▸ AUFGABE
Zitieren Sie den Textabschnitt über ein AfD-regiertes Deutschland im Jahr 2030 vollständig und Wort für Wort.

▸ TEXTABSCHNITT
★ ★ ★ ★
Gedankenexperiment 2030 - eine Welt, wie sie der AfD gefällt

Düsseldorf · Wie würde ein AfD-regiertes Deutschland im Jahr 2030 aussehen? Ein fiktives Szenario auf Basis tatsächlicher heutiger Positionen der "Alternative für Deutschland".

 Frauke Petry: Heute Bundesvorsitzende der AfD, 2030 Bundeskanzlerin der BRD?

Frauke Petry: Heute Bundesvorsitzende der AfD, 2030 Bundeskanzlerin der BRD?

Foto: dpa

Im Deutschland, wie es sich die AfD wünscht, soll beim morgendlichen Kaffee im Jahr 2030 jeden das schlechte Gewissen packen, der am Abend zuvor keinen ungeschützten Sex mit seinem Ehepartner hatte. Einzige Ausnahme: Man ist durch Schwangerschaft entschuldigt. Sind wir nicht. Unsere Tochter ist fünfzehn und ich möchte keinesfalls eine weitere. Unser Kind denkt, spricht, handelt völlig anders als meine Frau, unsere Freunde und ich selbst. Durch gleichgeschaltete Medien und Lehrpläne, Musik und Filme ist sie uns vollkommen entglitten.
★ ★ ★ ★
▸ AUSZUG DATENSATZ
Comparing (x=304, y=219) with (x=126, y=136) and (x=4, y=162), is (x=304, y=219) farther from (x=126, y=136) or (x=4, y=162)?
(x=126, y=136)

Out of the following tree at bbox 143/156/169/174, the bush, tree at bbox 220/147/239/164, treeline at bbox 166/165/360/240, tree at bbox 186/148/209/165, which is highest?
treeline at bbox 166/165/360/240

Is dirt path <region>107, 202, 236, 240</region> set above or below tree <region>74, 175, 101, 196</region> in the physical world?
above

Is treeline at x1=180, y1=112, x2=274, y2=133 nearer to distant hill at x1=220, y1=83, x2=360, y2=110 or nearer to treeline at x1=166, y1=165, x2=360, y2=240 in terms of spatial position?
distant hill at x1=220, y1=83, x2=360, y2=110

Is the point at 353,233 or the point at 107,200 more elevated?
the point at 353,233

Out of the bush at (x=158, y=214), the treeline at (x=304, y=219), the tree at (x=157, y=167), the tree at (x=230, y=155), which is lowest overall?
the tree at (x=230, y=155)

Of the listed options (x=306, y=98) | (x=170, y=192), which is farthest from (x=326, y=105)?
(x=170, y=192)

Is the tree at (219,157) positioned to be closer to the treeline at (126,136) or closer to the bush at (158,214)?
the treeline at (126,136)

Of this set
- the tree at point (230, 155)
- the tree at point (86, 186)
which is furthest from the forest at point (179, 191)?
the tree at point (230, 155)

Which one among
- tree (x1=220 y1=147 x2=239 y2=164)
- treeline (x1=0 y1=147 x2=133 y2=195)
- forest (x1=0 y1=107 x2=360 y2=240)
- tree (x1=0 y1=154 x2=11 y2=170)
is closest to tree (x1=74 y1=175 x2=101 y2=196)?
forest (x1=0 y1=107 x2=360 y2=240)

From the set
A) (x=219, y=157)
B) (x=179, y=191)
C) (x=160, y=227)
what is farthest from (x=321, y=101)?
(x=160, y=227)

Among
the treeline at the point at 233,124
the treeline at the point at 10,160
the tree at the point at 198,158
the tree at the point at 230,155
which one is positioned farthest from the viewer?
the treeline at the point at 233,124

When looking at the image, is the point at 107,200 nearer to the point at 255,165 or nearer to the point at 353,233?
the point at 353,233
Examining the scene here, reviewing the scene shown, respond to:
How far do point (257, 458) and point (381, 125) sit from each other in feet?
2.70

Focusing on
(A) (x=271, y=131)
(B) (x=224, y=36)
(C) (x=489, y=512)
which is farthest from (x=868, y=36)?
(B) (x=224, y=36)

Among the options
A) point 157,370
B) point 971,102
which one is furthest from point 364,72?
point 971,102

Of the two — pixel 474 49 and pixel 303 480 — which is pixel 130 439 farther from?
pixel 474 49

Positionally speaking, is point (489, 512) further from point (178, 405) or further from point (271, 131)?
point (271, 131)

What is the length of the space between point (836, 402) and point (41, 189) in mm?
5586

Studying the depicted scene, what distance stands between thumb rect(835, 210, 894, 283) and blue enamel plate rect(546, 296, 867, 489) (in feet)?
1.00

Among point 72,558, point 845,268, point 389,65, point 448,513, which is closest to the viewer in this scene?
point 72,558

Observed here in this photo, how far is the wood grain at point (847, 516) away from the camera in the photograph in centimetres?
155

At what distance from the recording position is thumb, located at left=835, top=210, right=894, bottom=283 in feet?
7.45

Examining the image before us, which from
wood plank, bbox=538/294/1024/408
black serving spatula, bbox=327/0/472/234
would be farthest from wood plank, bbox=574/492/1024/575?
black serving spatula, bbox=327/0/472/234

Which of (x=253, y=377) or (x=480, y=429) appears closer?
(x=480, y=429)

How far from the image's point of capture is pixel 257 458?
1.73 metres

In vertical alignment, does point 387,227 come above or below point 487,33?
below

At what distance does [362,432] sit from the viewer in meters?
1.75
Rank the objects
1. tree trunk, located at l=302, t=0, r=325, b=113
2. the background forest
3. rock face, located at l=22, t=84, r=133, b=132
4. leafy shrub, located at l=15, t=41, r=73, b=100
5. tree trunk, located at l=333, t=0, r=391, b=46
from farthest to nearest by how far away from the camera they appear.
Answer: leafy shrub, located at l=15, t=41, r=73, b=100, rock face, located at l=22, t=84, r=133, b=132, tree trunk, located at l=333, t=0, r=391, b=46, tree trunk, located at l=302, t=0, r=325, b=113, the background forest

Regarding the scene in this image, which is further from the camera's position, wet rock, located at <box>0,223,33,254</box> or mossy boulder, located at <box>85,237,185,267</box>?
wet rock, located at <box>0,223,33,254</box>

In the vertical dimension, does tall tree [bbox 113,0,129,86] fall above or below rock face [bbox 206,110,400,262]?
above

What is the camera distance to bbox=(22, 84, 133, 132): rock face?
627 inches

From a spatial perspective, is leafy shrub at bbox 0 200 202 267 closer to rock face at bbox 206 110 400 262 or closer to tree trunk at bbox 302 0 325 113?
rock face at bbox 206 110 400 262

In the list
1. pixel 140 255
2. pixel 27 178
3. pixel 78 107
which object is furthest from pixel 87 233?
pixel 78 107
★ ★ ★ ★
▸ RICHTIGE LÖSUNG
Gedankenexperiment 2030 - eine Welt, wie sie der AfD gefällt

Düsseldorf · Wie würde ein AfD-regiertes Deutschland im Jahr 2030 aussehen? Ein fiktives Szenario auf Basis tatsächlicher heutiger Positionen der "Alternative für Deutschland".

 Frauke Petry: Heute Bundesvorsitzende der AfD, 2030 Bundeskanzlerin der BRD?

Frauke Petry: Heute Bundesvorsitzende der AfD, 2030 Bundeskanzlerin der BRD?

Foto: dpa

Im Deutschland, wie es sich die AfD wünscht, soll beim morgendlichen Kaffee im Jahr 2030 jeden das schlechte Gewissen packen, der am Abend zuvor keinen ungeschützten Sex mit seinem Ehepartner hatte. Einzige Ausnahme: Man ist durch Schwangerschaft entschuldigt. Sind wir nicht. Unsere Tochter ist fünfzehn und ich möchte keinesfalls eine weitere. Unser Kind denkt, spricht, handelt völlig anders als meine Frau, unsere Freunde und ich selbst. Durch gleichgeschaltete Medien und Lehrpläne, Musik und Filme ist sie uns vollkommen entglitten.